Вот и осень 86-го, по аналогии, для Михайлова формулировалась так: да, гласность, да, Набоков с Булгаковым – но при этом Толю Марченко убивают в чистопольской тюрьме, а Андрея Дмитриевича гноят в Горьком. Чего же стоит гласность? Чего же ст
И вместо расцветающих надежд, на которые Михайлов был скор, он с унылой злобой чувствовал приближение нового обмана, вроде того, с оттепелью. За дураков как держали, так и продолжают. Это уныние было острым и уже походило на отчаяние, и он не выдержал и написал единым духом монолог о трусости.
Я трус.
Я трус, трус. Ежедневный, непрерывный и, вероятно, пожизненный. Не выдающийся, а самый обыкновенный постыдный трус, оправдания мне нет, есть только объяснение, а оправдания нет никакого.
Я не мазохист, и ни малейшего удовольствия от этого душевного стриптиза не испытываю. Я и не тщеславен, и не рвусь добиваться известности любой ценой. Но я пишу эти записки и хочу, чтобы их напечатали, потому что мне обрыдло мое молчание. Мне нужно знать: «Да, об этом было сказано, в России, в Москве, в 1986 году».
Я не собираюсь распространяться о своей жизни. Ни в коем случае. Напротив, окончив писать, я с великим тщанием вычищу из написанного малейшие признаки моей действительной анкеты.
Один пол оставлю: мужской. Хотя кто меня знает. Может быть, я и дама.
Хотя какая же я дама. Я трус – а это чисто мужское качество. Поэтому все мои горькие признания касаются только нас, мужчин.
Из-за трусости – я не могу не анонимно. Я боюсь. Зато чем анонимнее – тем смелее!
Каждую минуту они могут войти сюда. Каждую минуту. Вот в двери сам собой проворачивается и щелкает замок, я вскакиваю из-за стола, а в комнату уже входят трое в своих пиджаках, и первые двое как-то так, не дотрагиваясь – «позвольте, будьте любезны, позвольте» – оттеснят, отдавят меня в сторону, а третий, переждав, протянет руку в перчатке и засунет ее поглубже, туда, в рычажки и пружинки моей беспомощной «ундервушки», и всею кожаной своей пятерней с хрустом сожмет и вытащит несчастные эти мои странички – и так вытянет, что ни одна не порвется.
Ясно представляю, как возрадуются они, когда (и если) наткнутся на эти строки:
– Ложь! Клевета! Мы не врываемся без стука – мы нормально звоним в дверь! И ни в какие рычажки в перчатках не лазаем!
Ладно. Хорошо. «Без звонка», «в перчатке», «с хрустом вытащит» – это все художества, согласен, но не в них же дело. А дело в том, что, когда позвонят, я сейчас же открою и ничему не удивлюсь. Потому что они могут прийти сюда каждую минуту.
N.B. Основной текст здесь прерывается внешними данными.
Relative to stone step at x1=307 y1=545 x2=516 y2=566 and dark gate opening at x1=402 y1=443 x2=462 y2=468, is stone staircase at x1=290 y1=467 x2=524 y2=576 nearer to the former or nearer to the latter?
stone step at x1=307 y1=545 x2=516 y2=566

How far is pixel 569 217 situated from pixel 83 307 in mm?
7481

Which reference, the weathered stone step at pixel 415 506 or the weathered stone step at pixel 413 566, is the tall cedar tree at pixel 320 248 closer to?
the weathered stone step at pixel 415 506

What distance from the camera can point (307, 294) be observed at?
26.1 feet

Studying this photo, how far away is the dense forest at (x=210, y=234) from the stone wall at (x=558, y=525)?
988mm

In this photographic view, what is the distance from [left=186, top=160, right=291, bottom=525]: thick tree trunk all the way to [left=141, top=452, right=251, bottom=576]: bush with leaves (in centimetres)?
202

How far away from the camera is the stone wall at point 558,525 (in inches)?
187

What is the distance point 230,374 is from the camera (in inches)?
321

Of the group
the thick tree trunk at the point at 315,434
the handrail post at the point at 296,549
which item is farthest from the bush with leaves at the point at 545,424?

И куда захотят.
И войдут, и разбредутся по всем углам, и вынут все ящики из всех шкафов, и влезут в самые сокровенные альбомы и бумажки, и просмотрят самые заветные письма и фотографии, и отберут, и запакуют, аккуратно, вежливо – с этой уверенной бесцеремонностью, которая и равняет их с последним уличным хамом: с уверенностью безнаказанности.
Ненавижу.
Не придумаю, как мне их назвать.
Чекисты? Гэбисты? Но ведь разведка, контрразведка, пограничники и те, которые по особо крупным хищениям, – это все тоже Чека. А я не о них – я об этих. Есть же у них свой этаж на Лубянке.
Совжандармы? Комгестаповцы?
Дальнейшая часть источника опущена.